Transformed mouse β-cell (MIN6) subclones B1 and C3, were cultured in Dulbecco’s modified Eagle’s medium supplemented with 15% FCS, 25 mmol/l glucose, 71 μmol/l 2-mercaptoethanol, 2 mmol/l glutamine, 100 units/ml penicillin, and 100 mg/l streptomycin at 37°C in an atmosphere of humidified air (95%) and CO2 (5%) as previously described (22).
After 24 h of culture in standard conditions (25 mmol/l glucose and 15% FCS), apoptosis was induced by incubating cells in deprived conditions (5 mmol/l glucose and 1% FCS) or with 2 ng/ml IL-1β for 48 h.
Detection of apoptosis
MIN6 cells were seeded in 35-mm adherent plastic Petri dishes (1 × 106 cells/dish) 24 h before inducing apoptosis by lowering the concentration of glucose and FCS or incubating the cells with 2 ng/ml IL-1β. Cells were then washed with PBS and fixed with 4% paraformaldehyde (20 min at room temperature). After permeabilization with 0.5% Triton X-100 (4 min at room temperature), the TUNEL assay, which detects DNA strand breaks formed during apoptosis (24), was performed using the In Situ Cell Death Detection kit (Roche) according to the manufacturer’s instructions. Hoechst 33342 (1 μg/ml; 10 min at room temperature) was used to stain nuclei. Results are expressed as percentage of TUNEL+ cells per total number of cells.
Cell Detection ELISAPLUS kit.
Cells were seeded in 24-well plates (2 × 105cells/well) 24 h before inducing apoptosis with deprived conditions. Apoptosis was quantified using the Cell Detection ELISAPLUS kit (Roche), which detects mono- and oligonucleosomes present in the cytoplasm of apoptotic cells, according to the manufacturer’s instructions. In parallel, cells were trypsinized and counted. Results are expressed as absorbance (405–490 nm)/1 × 106 cells.
MIN6 cells were plated in 35-mm adherent Petri dishes (1 × 106 cells/dish) 24 h before inducing apoptosis by lowering the concentration of serum and glucose.

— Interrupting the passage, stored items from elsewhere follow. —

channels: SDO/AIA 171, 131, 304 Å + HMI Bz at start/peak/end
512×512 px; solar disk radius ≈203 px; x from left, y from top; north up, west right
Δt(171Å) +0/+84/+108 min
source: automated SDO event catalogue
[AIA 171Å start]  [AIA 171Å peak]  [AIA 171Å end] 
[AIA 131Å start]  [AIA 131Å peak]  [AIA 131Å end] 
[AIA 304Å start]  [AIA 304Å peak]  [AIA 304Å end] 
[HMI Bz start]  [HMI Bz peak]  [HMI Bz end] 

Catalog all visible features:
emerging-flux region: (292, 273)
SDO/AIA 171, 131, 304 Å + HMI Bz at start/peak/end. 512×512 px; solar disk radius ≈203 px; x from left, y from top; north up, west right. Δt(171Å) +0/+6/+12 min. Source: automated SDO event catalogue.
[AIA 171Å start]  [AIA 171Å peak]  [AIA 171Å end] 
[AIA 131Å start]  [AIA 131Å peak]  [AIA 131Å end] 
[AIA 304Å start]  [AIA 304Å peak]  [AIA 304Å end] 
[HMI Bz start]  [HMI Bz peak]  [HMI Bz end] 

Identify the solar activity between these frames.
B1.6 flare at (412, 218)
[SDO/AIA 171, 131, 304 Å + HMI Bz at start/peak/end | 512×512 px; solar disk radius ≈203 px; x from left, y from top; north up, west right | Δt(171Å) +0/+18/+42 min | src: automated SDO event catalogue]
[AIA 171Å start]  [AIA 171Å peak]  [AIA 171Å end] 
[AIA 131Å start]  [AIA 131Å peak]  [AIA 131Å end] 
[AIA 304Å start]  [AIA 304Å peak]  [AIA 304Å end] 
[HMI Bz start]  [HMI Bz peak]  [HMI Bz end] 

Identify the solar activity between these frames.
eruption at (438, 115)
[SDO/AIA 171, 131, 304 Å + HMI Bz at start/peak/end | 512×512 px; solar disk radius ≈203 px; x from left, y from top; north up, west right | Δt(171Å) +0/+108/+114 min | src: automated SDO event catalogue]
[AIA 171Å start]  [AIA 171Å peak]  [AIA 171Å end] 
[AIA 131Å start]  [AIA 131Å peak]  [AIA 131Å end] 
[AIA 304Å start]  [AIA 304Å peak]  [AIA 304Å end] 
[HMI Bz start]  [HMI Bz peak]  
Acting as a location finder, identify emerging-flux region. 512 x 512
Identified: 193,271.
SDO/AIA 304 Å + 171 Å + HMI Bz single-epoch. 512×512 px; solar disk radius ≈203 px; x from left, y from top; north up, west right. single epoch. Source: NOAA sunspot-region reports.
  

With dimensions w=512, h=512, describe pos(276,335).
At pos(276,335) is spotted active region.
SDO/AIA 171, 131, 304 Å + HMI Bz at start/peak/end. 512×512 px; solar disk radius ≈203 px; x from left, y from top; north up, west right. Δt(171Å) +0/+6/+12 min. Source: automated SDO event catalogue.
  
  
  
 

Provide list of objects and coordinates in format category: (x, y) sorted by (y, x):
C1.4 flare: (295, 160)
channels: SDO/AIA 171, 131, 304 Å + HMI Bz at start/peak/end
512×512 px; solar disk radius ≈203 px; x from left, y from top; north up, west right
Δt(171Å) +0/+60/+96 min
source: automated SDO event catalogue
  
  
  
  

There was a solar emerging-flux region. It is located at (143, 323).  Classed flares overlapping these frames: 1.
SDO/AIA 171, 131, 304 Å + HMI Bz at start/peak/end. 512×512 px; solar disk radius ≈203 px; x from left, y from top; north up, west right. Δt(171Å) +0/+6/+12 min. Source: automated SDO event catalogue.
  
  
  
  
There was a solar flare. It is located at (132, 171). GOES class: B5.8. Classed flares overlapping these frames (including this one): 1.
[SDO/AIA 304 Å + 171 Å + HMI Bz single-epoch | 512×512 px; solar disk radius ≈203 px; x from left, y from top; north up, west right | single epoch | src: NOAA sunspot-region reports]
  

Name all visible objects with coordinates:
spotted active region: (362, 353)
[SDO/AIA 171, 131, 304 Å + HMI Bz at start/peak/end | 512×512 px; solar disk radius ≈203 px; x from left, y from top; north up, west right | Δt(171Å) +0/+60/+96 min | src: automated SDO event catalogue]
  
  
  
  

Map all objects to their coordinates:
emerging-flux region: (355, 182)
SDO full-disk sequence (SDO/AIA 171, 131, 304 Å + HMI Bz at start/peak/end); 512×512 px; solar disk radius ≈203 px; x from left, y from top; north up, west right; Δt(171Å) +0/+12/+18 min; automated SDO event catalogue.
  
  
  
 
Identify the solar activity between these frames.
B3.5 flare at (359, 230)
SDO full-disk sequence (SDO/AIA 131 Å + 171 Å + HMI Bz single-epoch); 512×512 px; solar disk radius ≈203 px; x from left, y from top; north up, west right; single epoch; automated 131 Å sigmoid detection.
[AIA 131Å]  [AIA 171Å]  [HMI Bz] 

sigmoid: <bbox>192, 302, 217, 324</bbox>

Activation (cleavage) of caspase-3 was then determined by Western blot or by immunofluorescence using an antibody specific for the active cleaved form.
Western blot analysis.
Cells were washed twice with PBS and then lysed with lysis buffer (20 mmol/l Tris, pH 7.5, 1 mmol/l EDTA, 1 mmol/l EGTA, 150 mmol/l NaCl, and 1% NP-40) complemented with complete Mini EDTA-free protease inhibitor cocktail. The amount of total protein in each sample was quantified using the detergent-compatible protein assay according to the manufacturer’s instructions. Different protein amounts were added to sample buffer (62 mmol/l Tris-HCl, pH 6.8, 2% SDS, 5% glycerol, and 1% β-mercaptoethanol) and boiled for 5 min before loading. To examine protein expression, samples were separated on a 12% polyacrylamide gel (active caspase-3 and pro-caspase-3) or a 10% polyacrylamide gel (gelsolin and HA-tag). Proteins were then transferred onto a nitrocellulose membrane (Schleicher & Schuell, Dassel, Germany). All antibodies were incubated in Tris-buffered saline (25 mmol/l Tris and 150 nmol/l NaCl, pH 7.4) with 0.1% (v/v) Tween-20 and 5% (w/v) dry milk. The enhanced chemiluminescence detection kit (Amersham Pharmacia Biosciences) and a Kodak image station were used to visualize the desired proteins. The membrane was stripped in 65 mmol/l Tris, pH 6.8, 2% SDS, and 0.7% β-mercaptoethanol (30 min at 50°C) before detection of pro-caspase-3 and HA-tag.
For detection of active caspase-3, HA tag, gelsolin, and insulin, cells were washed twice with PBS, fixed with 4% paraformaldehyde (20 min at room temperature), and then permeabilized in 0.5% Triton (4 min at room temperature). Cells were blocked in 0.5% BSA-PBS (30 min at room temperature) and were then incubated with the primary antibody diluted in 0.5% BSA-PBS (2 h at room temperature). After rinsing the cells extensively with PBS, the cells were incubated with the secondary antibody in 0.5% BSA-PBS (1 h at room temperature), and the nuclei were then stained with Hoechst 33342 (1 μg/ml; 10 min at room temperature).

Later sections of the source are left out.